Though not a continuation of our 2021 UMaryland project, our project builds off the mission of that project: to decrease nutrient pollution in the Chesapeake Bay.
After doing a review of existing iGEM nitrate remediation projects, we realized most of the projects focus on soil or prioritize the conversion of nitrate to nitrite to ammonia (2017 iGEM NCKU_Tainan and 2020 iGEM Lambert). Our system will contribute to other iGEM teams by being oriented around removing nitrate from bodies of water.
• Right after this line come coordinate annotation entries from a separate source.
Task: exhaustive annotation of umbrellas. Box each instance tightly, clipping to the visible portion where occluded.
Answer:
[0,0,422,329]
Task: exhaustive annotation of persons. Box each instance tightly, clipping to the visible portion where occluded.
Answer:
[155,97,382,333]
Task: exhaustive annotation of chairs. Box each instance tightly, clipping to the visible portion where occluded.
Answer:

Our genetic construct will be useful to future teams because the modularity of genes is embedded in the design. Our construct uses Gibson Assembly and Golden Gate, creating a roadmap for future teams to easily swap and test genes. Gibson Assembly is used to ligate large genes that were synthesized as separate gene blocks together. This allows the testing of individual genes before testing how the genes work in tandem with one another. Each gene can be cloned into a single plasmid via Golden Gate. This modular design can be used by future iGEM teams, specifically with large bp constructs synthesized by companies like Integrated DNA Technologies.
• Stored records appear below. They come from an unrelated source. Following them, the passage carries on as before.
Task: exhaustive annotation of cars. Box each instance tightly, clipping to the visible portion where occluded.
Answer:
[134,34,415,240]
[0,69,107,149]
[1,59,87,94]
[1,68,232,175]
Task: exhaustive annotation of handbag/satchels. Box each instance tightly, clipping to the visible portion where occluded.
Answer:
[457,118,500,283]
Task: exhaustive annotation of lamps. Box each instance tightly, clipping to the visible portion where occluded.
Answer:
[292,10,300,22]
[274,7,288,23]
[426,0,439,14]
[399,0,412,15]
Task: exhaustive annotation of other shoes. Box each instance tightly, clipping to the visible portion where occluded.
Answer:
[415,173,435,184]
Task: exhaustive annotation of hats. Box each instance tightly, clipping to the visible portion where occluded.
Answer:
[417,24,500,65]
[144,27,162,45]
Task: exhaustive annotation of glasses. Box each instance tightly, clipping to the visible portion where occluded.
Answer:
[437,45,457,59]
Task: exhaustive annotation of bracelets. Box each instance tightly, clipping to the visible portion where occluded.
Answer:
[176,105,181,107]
We also contribute to future iGEM teams by conducting a literature review that investigates how to create a nitrogen sink to drive forward endogenous pathways in E. coli to uptake nitrates. Here are some of the findings from our literature review:
Researchers have long sought to remove or sequester nitrogen such as nitrates and ammonia from our environment. However, the driving motivation was not always in chasing a lower level of nitrogen. Instead, many nitrate uptake and assimilation studies were motivated by the need for more resilient and higher-yield crops, which ultimately requires them to uptake more nitrogen. There have been ample studies that genetically modify varying aspects of the glutamate dehydrogenase and the glutamate synthase/GOGAT pathways—to just list a few— in both bacteria and plants, Both pathways are intimately involved in assimilating nitrogen into the organism’s biomass by converting and storing them in amino acids and polymeric proteins. There has also been significant engineering on the nitrate reductases that are involved in reducing nitrate into a much more usable form of nitrogen in ammonia, also in an effort to increase crop yield (Lebedev). Though this paper’s focus is on plants, it is important to note that almost all living organisms have analogous systems to those mentioned earlier. Regardless, the spirit of this paper is very in line with our goal of improving nitrate uptake and storage as well even though the end goal may differ slightly.
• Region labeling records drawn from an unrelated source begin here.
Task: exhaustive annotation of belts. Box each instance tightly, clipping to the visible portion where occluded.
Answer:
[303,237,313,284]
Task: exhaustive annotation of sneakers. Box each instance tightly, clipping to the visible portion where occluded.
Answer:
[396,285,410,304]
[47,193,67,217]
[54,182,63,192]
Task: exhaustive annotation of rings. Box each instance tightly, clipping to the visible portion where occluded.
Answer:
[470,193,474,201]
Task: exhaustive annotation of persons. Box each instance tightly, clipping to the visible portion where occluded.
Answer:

Regarding CGP synthetase, there are studies from more than two decades ago asking very similar questions to what we are trying to answer through our engineering today; that question is how we can co-opt and engineer CGP synthetase to competitively meet some market needs or address a societal challenge. By standing on the shoulders of their work and progress, we now strive to overcome our own challenge of nitrogen pollution in the bay. In an early CGP synthetase paper published by Aboulmagd et al. in 2000, they not only characterized the cphA gene encoding CGP synthetase in its native cyanobacteria Synechocystis, but they also engineered a recombinant E. coli with the same cphA gene to characterize the viability of heterologous cphA expression compared to that of homologous expression under varying conditions (Aboulmagd). Another paper published more recently in 2021 by Kwiatos et al. delves deeper and expands upon the many potential applications of CGP synthetase that were not feasible back then, including scaling up production to use CGP as a starting material in manufacturing, transforming a wider variety of organisms with the cphA gene, and modifying the enzyme itself for increased efficacy (Kwiatos).